In fact, in the USA studies have shown that the rise of BMI (Body Mass Index) in the last 30 years is partly responsible for the increased prevalence of gestational diabetes amongst pregnant women (Lavery et al. 2017).
Understandably, a lot of women tend to back off exercise when they have a newborn growing inside of them (Ekelin et al. 2018).
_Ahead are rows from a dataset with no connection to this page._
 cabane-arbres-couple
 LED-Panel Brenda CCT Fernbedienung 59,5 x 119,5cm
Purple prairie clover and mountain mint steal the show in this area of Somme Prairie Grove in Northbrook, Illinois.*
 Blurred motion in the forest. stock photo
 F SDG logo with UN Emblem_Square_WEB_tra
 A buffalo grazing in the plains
This is likely due to various reasons from: feelings of inadequacy; lack of time; lack of support; too busy; or prioritising focusing on the baby rather than themselves (Ekelin et al. 2018) and even concerns about its safety (Coll et al. 2017).
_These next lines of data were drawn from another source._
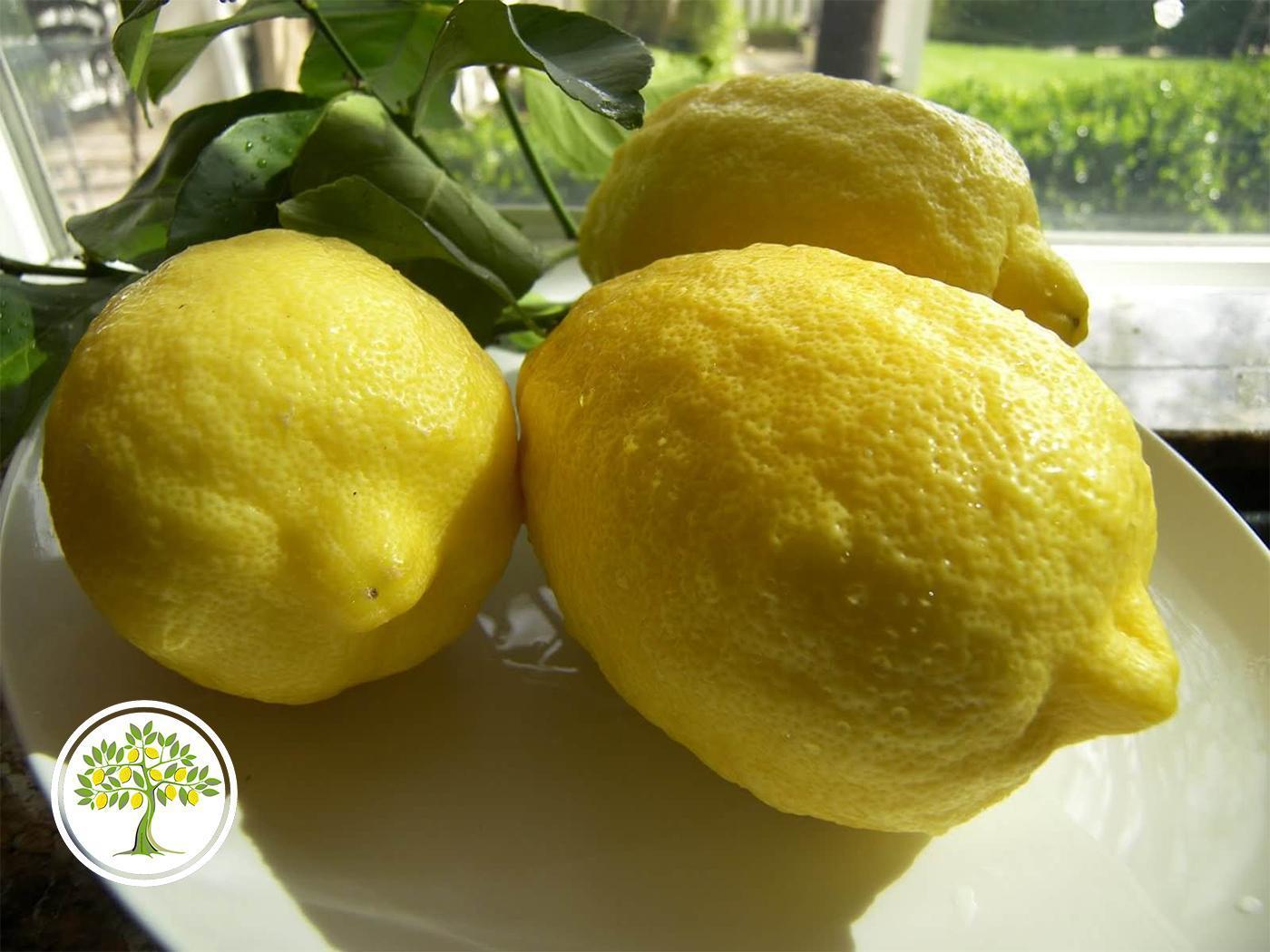 Плоды Новозеландского лимона
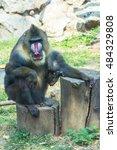 mandrill at zoo | Shutterstock . vector #484329808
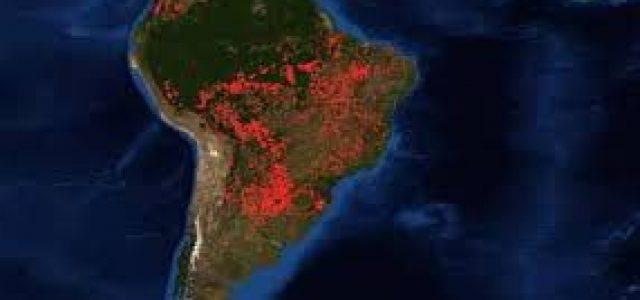 Deforestar para exportar: la política del gobierno brasileño que hizo arder el Amazonas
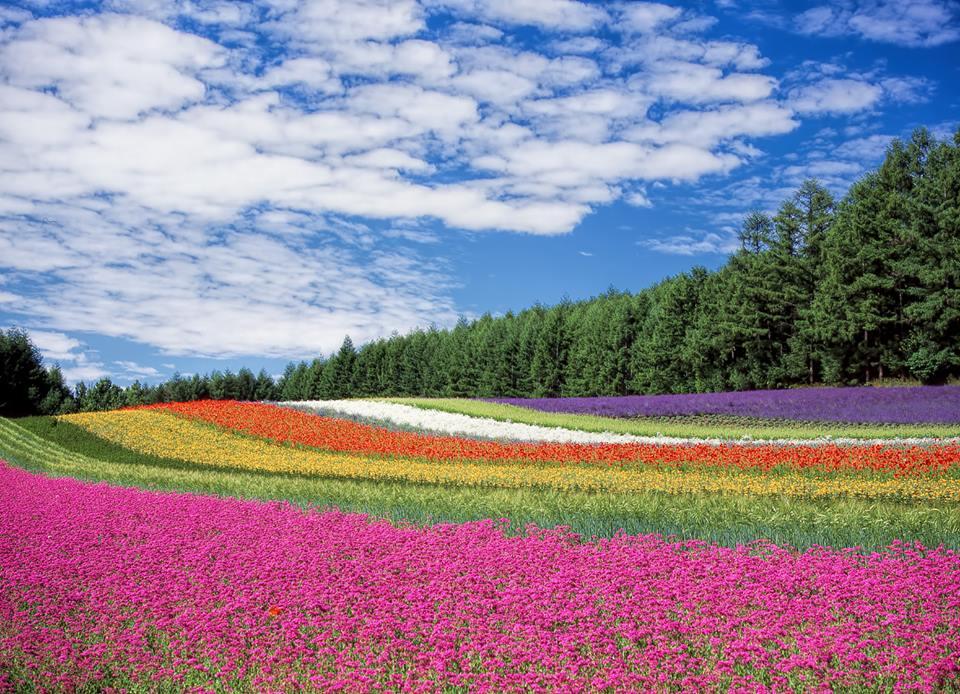 Beautiful carpet of lavender
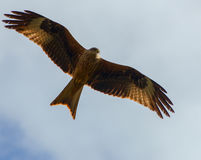 Red Kite Hunting Royalty Free Stock Image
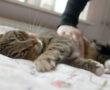 Allergiás vagy a macskára? Megvan a megoldás, nem lesz többé allergiás tüneted!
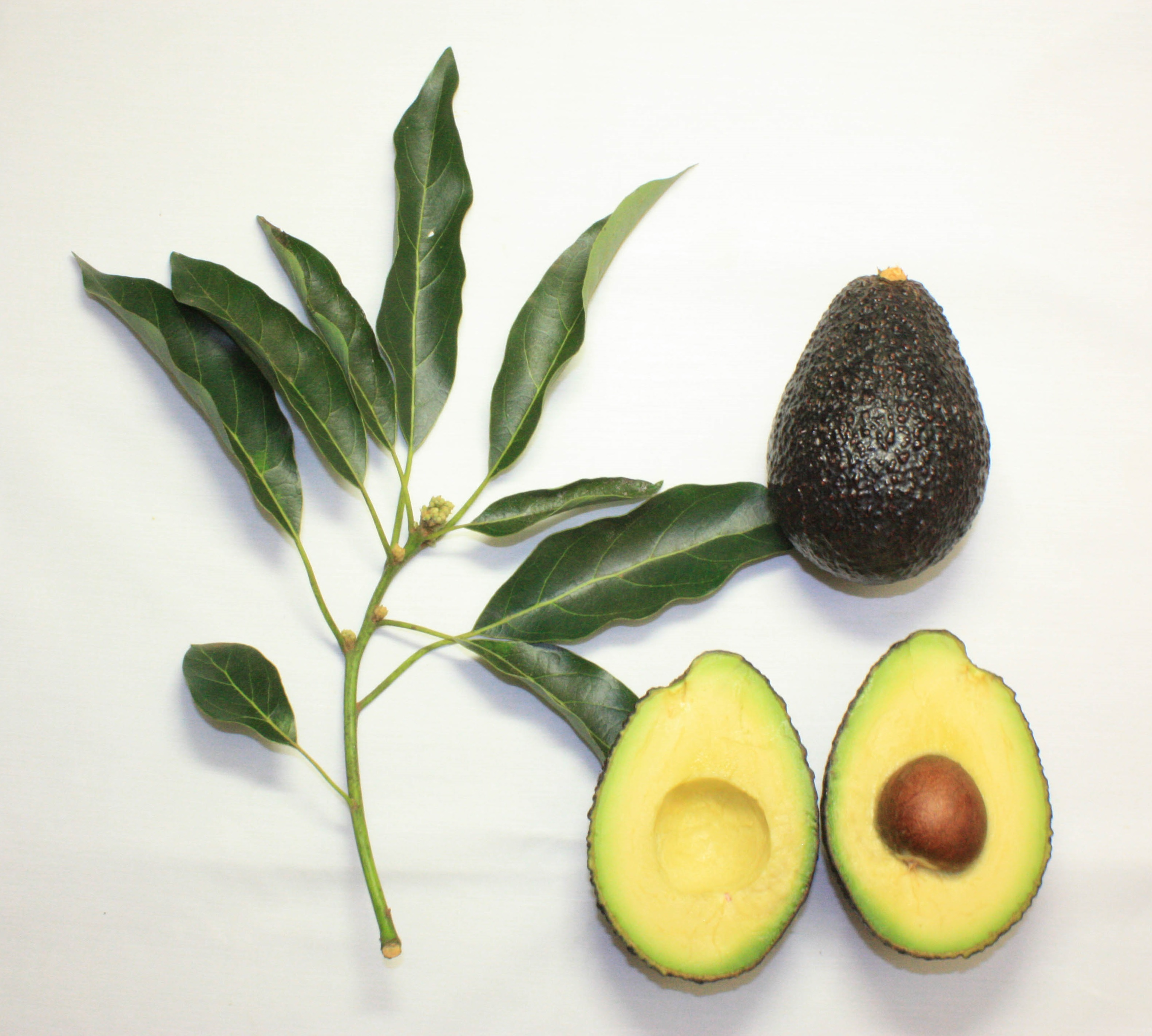 Maluma (avocado) - Wikipedia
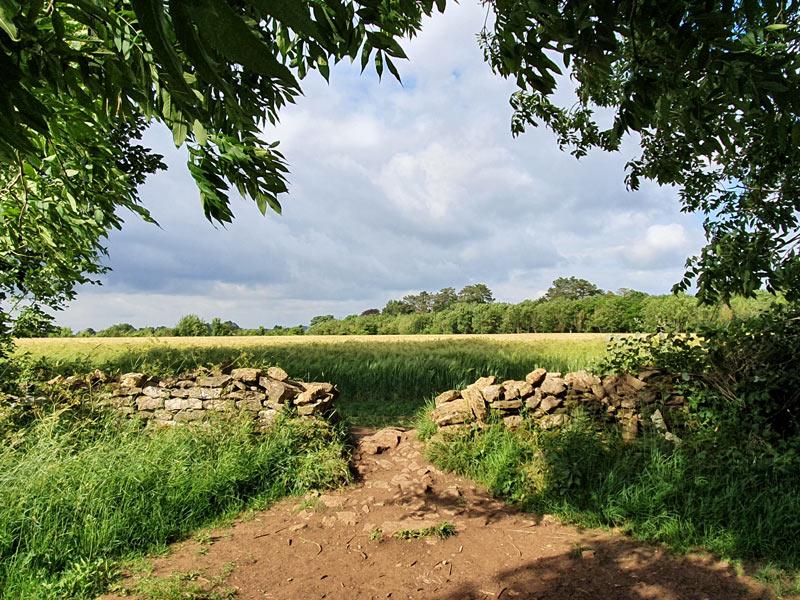 Footpath through dry stone wall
However, these safety concerns have not been substantiated by the literature, and if anything, exercise is seen now as a therapeutic measure to reduce pregnancy complications and optimise maternal-fetal health (Ferraro et al. 2012).
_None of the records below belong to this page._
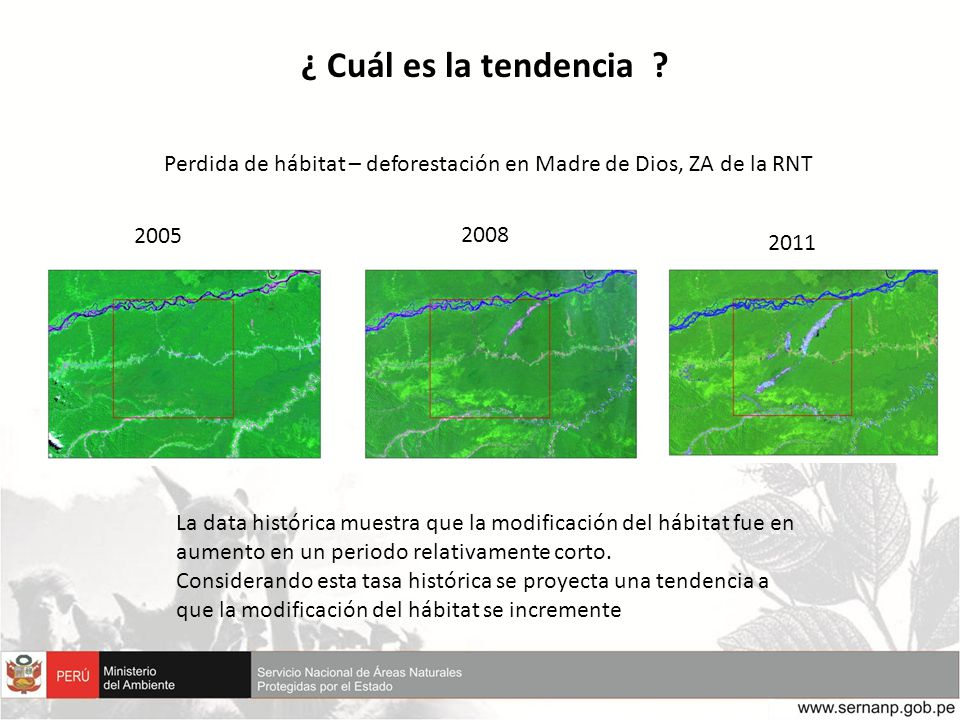 ¿ Cuál es la tendencia Perdida de hábitat – deforestación en Madre de Dios, ZA de la RNT. 2005.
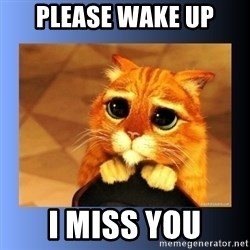 puss in boots eyes 2 - PLEASE WAKE UP I MISS YOU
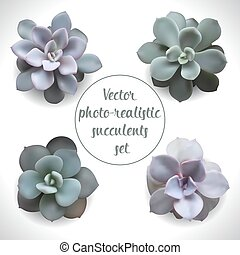 foto, conjunto, realista, succulents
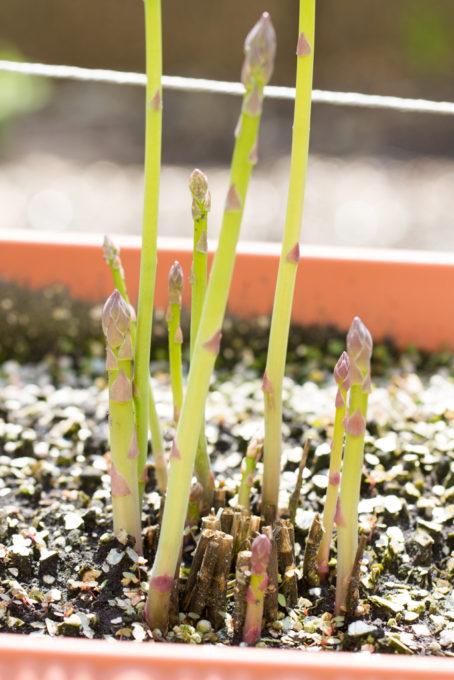 アスパラガスの新芽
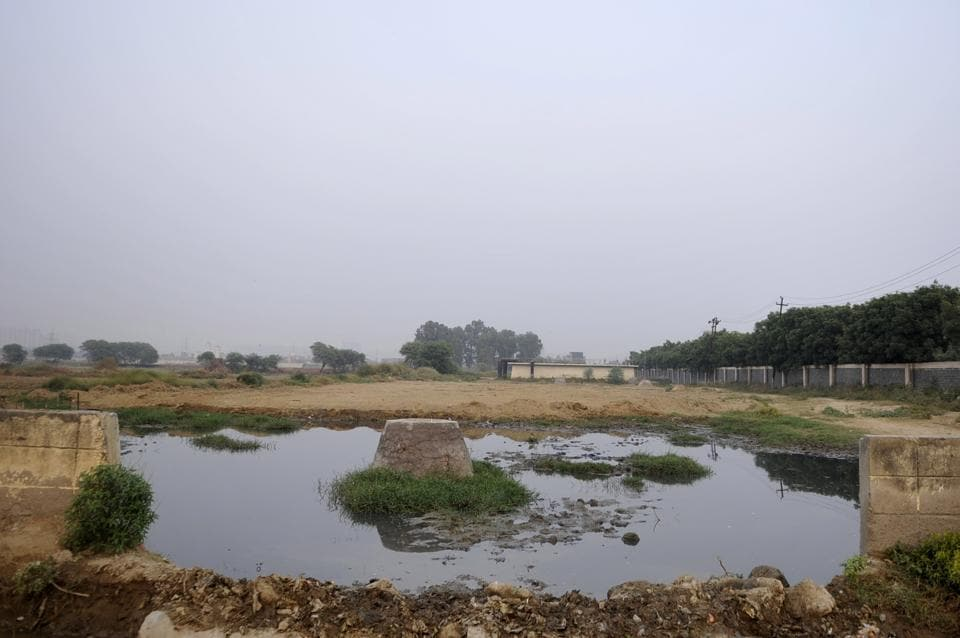 The Noida authority will start dumping the city's waste at Sector 123 landfill once it receives NGT's written order.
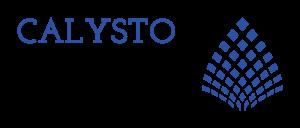 The Calysto Group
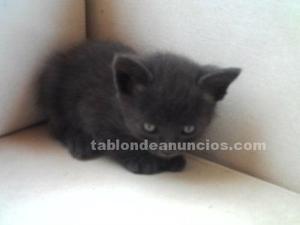 Gatitos azul ruso nacidos el 30 de mayo.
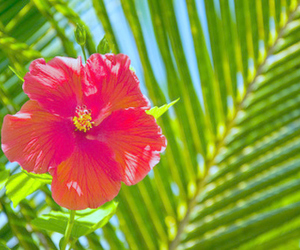 flowers, tropical, and summer image
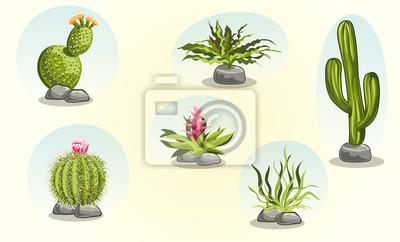 Sammlung von Kakteen und Wüstenpflanzen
The multiple health benefits of exercising during pregnancy are well documented for both mother and baby with a reduced risk of: gestational diabetes; gestational hypertension; pre-eclampsia; caesarean section; depressive symptoms; total weight gain; pelvic girdle pain; low back pain and improved blood glucose levels (Davenport et al. 2018; Mottola et al. 2019; Gjestland et al. 2013).
It has been shown that adhering to 140 minutes of moderate intensity exercise per week (brisk walking, water aerobics, stationary cycling or resistance training) can reduce the risk of developing pregnancy related complications by 25% (Davenport et al. 2018). However, only 14% of pregnant women meet these recommended guidelines (Gjestland et al. 2013).
Even a brisk walk is a good way to get started and it is safe and completely free!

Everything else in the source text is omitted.